Typically hvac engineers remedy this common production plant problem with a chiller, air handler, and metal ductwork solution that can easily surpass $1 million in equipment costs, not to mention high operating overhead.


However, mechanical engineer Smiley El-Abd, P.E., sales engineer, G.F. Morin Co., a design/build contractor in Laurel, MD, had a better idea. Hi Tech already had a chiller cooling its

18 molding machines ranging in size from 200 to 1,800 tons in Plant 2. Since the chiller typically was used to only 60% capacity, Hi Tech engineers and El-Abd targeted the remaining chiller capacity to spot cool workers at their 100-sq-ft stations instead of cooling the entire plant.

While this method saved more than $350,000 over the purchase of a new dedicated chiller and piping to cool the plant, it was the team’s innovations that made the project successful as well as energy efficient.

Metal ductwork was impractical because the metal building roof was already at its total load bearing capacity. Instead, fabric duct, from FabricAir, Inc., Louisville, KY, made the project possible because it is 90% lighter than metal duct and it didn't affect the roof load.

Another factor making metal duct an impossible solution in this project is its immovability. Like many plastics manufacturers, Hi Tech sometimes moves an injection molding machine into a different location in its production line, which may require the disassembling of duct lines.

The two lines of fabric duct, however — a 292-ft-long, 64-in.-dia run and a 256-ft-long, 52-in.-dia run — can be readily unzipped, capped off, and relocated by the in-house plant maintenance staff.

El-Abd's air distribution design spot cools each operator station with several hundred in-duct, high-velocity nozzles each with a 7- to 21-cfm throw of approximately 12 ft. Using the existing 200-ton chiller, manufactured by Multi-Stack Chillers, West Salem, WI, EI-Abd used a pressure independent valve by Flow Control Industries, Woodinville, WA, on the chilled water supply lines to harness and control the excess capacity.

Sizing the cooling load of plastic injection molding machines is usually calculated to include the worst-case scenario of every machine in production. In typical operating schedules, though, only 60% of the machinery is drawing from the chilled water, which is supplied through a pressurized manifold.

“What's sent to the air conditioning coil is based on not exceeding the chiller’s maximum demand,” explained El-Abd. “With a valve that’s not pressure independent, it’s possible to overload or create safety failures on the chiller.”


The excess chiller capacity supplies one Rapid Engineering Inc., Comstock, MI, Series 4000 makeup air handler with 100% modulating outdoor air. Because of the roof’s load bearing capacity and the lack of floor space in the plant, the air handler was installed outside.

The aesthetically designed 8- by 8- by 8-ft wooden plenum is covered with aluminum sheeting that feeds the two fabric duct trunk lines. Return air is taken from the ceiling area and mixed with cooler outside air before entering the cooling cycle again.

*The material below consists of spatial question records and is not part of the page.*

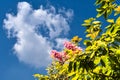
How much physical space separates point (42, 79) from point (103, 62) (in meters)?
15.5

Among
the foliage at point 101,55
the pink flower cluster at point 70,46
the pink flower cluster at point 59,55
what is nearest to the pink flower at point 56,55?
the pink flower cluster at point 59,55

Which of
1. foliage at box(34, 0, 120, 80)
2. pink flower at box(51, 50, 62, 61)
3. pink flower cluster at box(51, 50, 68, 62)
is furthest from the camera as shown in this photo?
pink flower at box(51, 50, 62, 61)

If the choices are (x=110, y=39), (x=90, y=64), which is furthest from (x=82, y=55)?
(x=110, y=39)

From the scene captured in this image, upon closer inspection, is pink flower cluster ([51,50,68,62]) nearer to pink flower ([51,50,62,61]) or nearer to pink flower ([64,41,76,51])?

Instead of the stale indoor air quality that’s typically associated with plastics manufacturing plants, workers now breathe a healthier mix of approximately 5.5 air exchanges/hr in occupied zones. And with all outside doors shut and locked, Hi Tech has improved its security measures as well.

The system is expected to pay for itself in increased productivity. “Absenteeism on hot days was as much as 10 percent of the workforce,” said Xenides. “Now workers are experiencing more comfort as well as better indoor air quality.”